The COVID-19 pandemic has brought unprecedented changes and uncertainty to most areas of life over the past several weeks. For individuals without secure immigration statuses, this is an exceptionally difficult and confusing time. 

USCIS field offices have closed their doors to in-person appointments, US embassies and consulates abroad have been shut down, and thousands of people have found themselves unable to return home to the US or leave the US to return to their home country.

With all of these changes, it is hard to know when things will return to normal and how your immigration status or pending application will be affected. It is more important than ever to stay informed and to take the necessary steps to maintain legal status.

Certain nonimmigrants with temporary statuses in the US should strongly consider filing to extend or change their nonimmigrant status to avoid going out of status and accruing unlawful presence. Overstaying a nonimmigrant visa can lead to a ban on entry to the US in the future. To avoid this, nonimmigrant workers, students, and visitors who have been affected by COVID-19 should consider filing Form I-539, Application to Extend/Change Nonimmigrant Status with USCIS. 

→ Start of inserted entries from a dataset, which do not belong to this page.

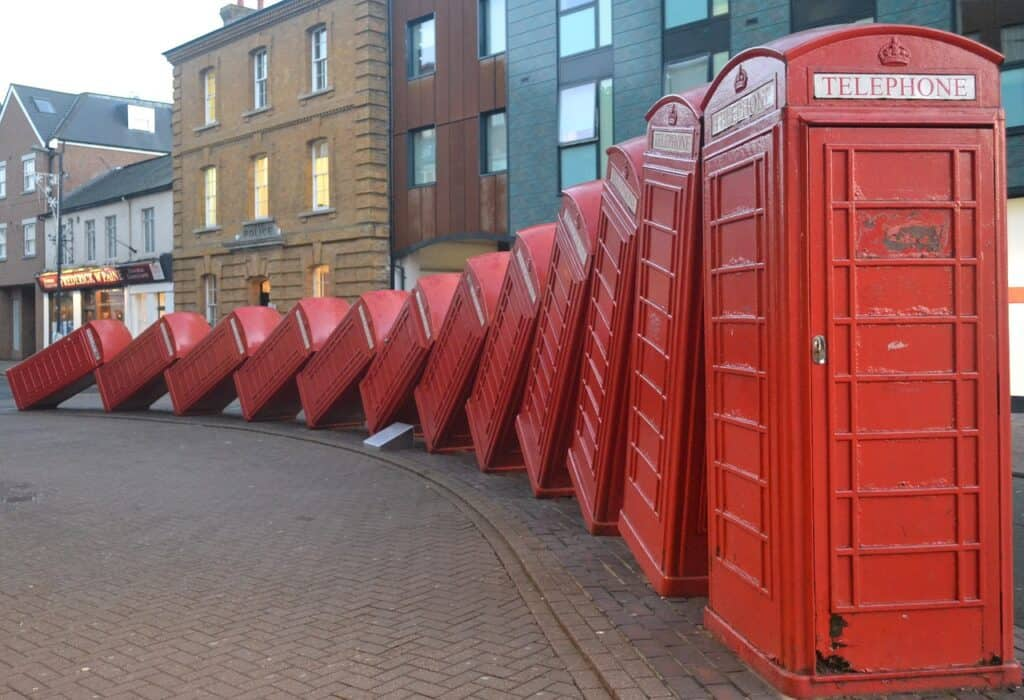 """A domino of phone boxes """"falling into place"""" for your call."""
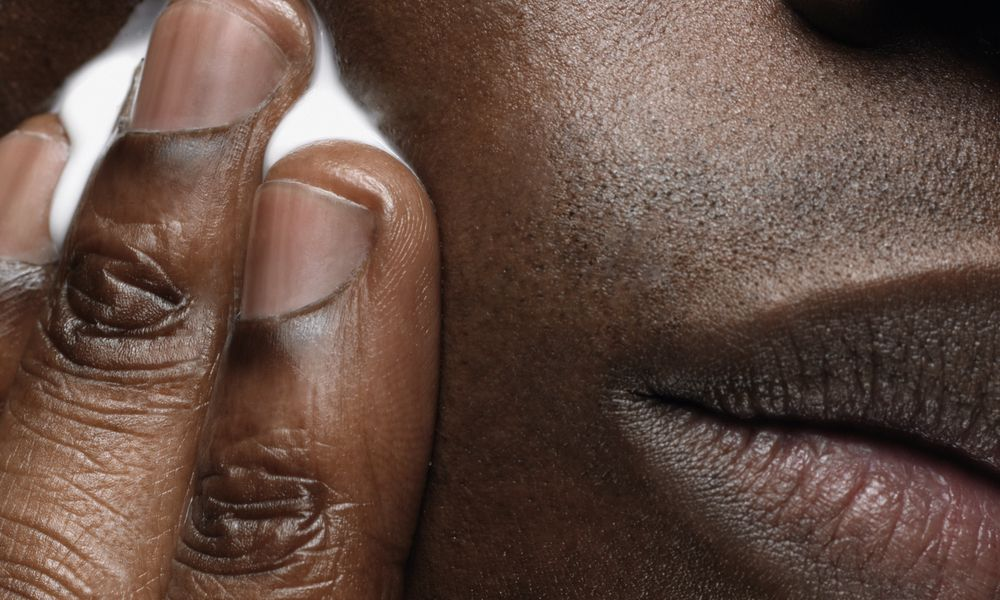 Man applying cocoa butter to his face.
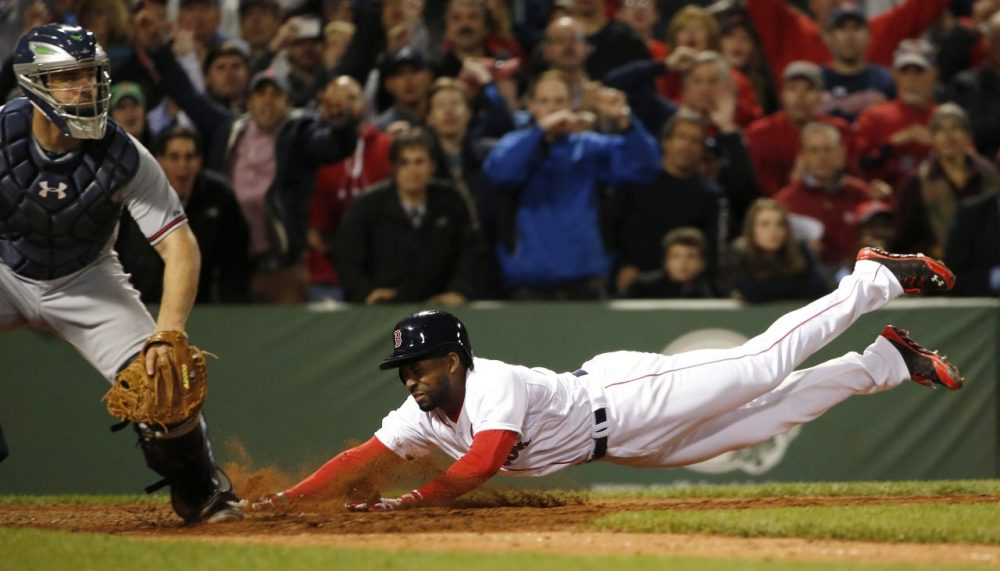 Boston Red Sox's Jackie Bradley Jr. dives home with the game-winning run on an infield single by teammate Xander Bogaerts as catcher Evan Gattis, left, looks on during the ninth inning. (AP/Winslow Townson)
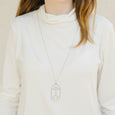 Unusual art deco inspired statement necklace worn on white top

Form I-539 can be filed by the following individuals:

  • Certain nonimmigrants extending their stay or changing to another nonimmigrant status;
  • CNMI residents applying for an initial grant of status;
  • F and M nonimmigrants applying for reinstatement; and,
  • Persons seeking V nonimmigrant status or an extension of stay as a V nonimmigrant.

All I-539 applicants must include a copy of their Form I-94 Nonimmigrant Arrival-Departure Record as evidence of their most recent entry and visa class. All other requirements depend on what type of nonimmigrant status you currently have (if extending your status) and what status you are hoping to change to (if changing status).

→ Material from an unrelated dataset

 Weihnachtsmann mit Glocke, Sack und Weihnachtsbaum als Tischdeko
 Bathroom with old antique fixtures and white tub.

The I-94 form indicates how long a period of stay is authorized. You may apply to extend your stay beyond this date as long as:

  • You were lawfully admitted into the United States with a nonimmigrant visa;
  • Your nonimmigrant visa status remains valid;
  • You have not committed any crimes that make you ineligible for a visa;
  • You have not violated the conditions of your admission; and
  • Your passport is valid and will remain valid for the duration of your stay.

Those eligible should file this application 45 days before their status expires and should request the maximum period of authorized stay. If applying late, applicants should specify and explain the extraordinary circumstances that caused the delay in filing. Specifically, this would include challenges created due to the Coronavirus in the US, as well as travel restrictions for returning to the home country as a result of the widespread outbreak.

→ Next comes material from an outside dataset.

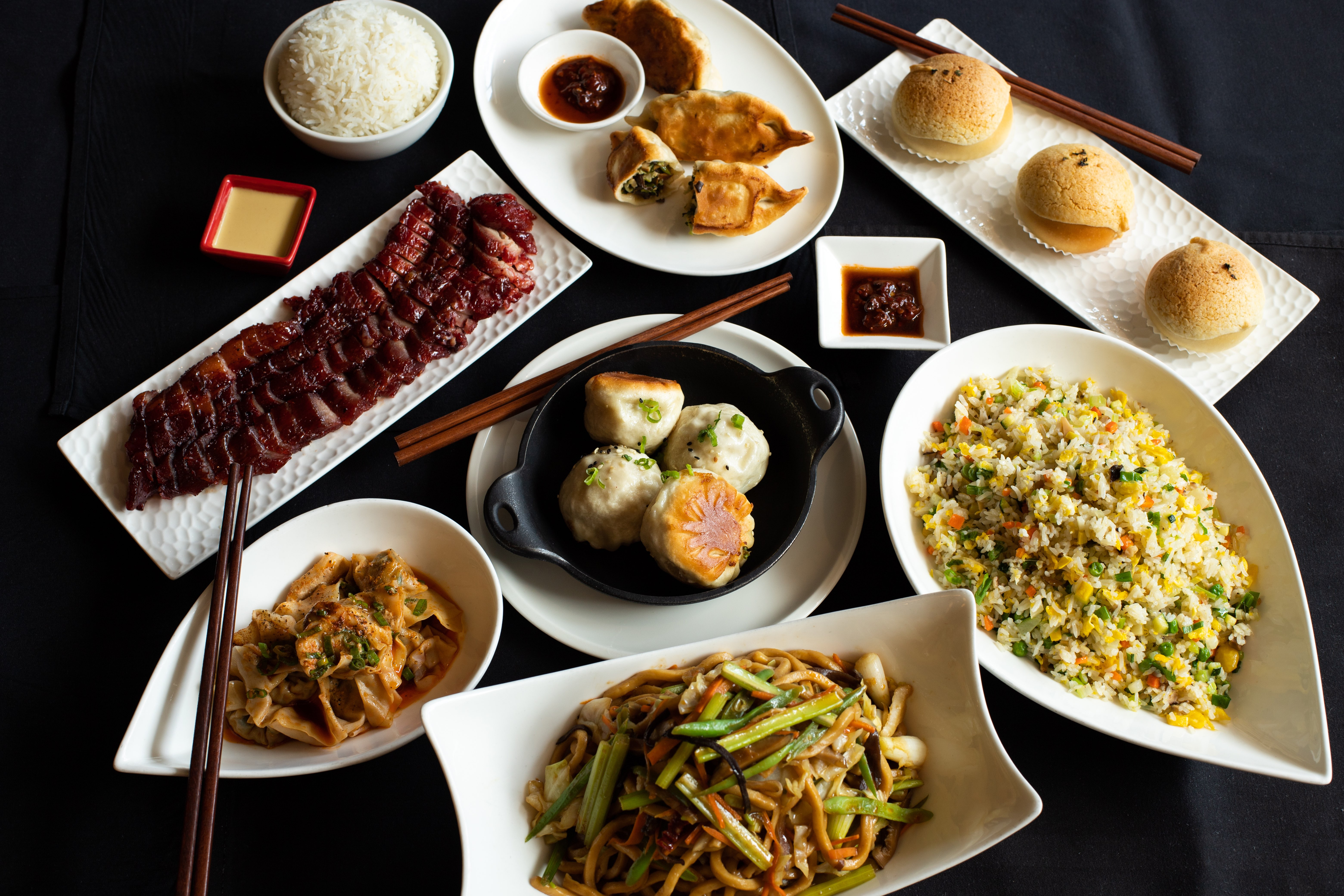 A lineup of the China Live dishes that will be available for takeout via its new ghost kitchen collaboration — including its sheng jian bao, roast pork, barbecue pork buns, and fried rice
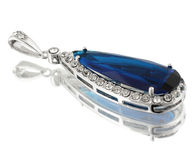 Pendant with blue gem on white. Background Royalty Free Stock Image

Depending on your visa classification, changing or extending your status may or may not be an option. The most important thing to keep in mind is that USCIS still has the right to penalize those who overstay or violate the conditions of their visa, despite the ongoing health crisis. In order to avoid big issues later on, it is extremely important to consider all of your options and speak with your immigration attorney if you are at risk of losing status due to COVID-19.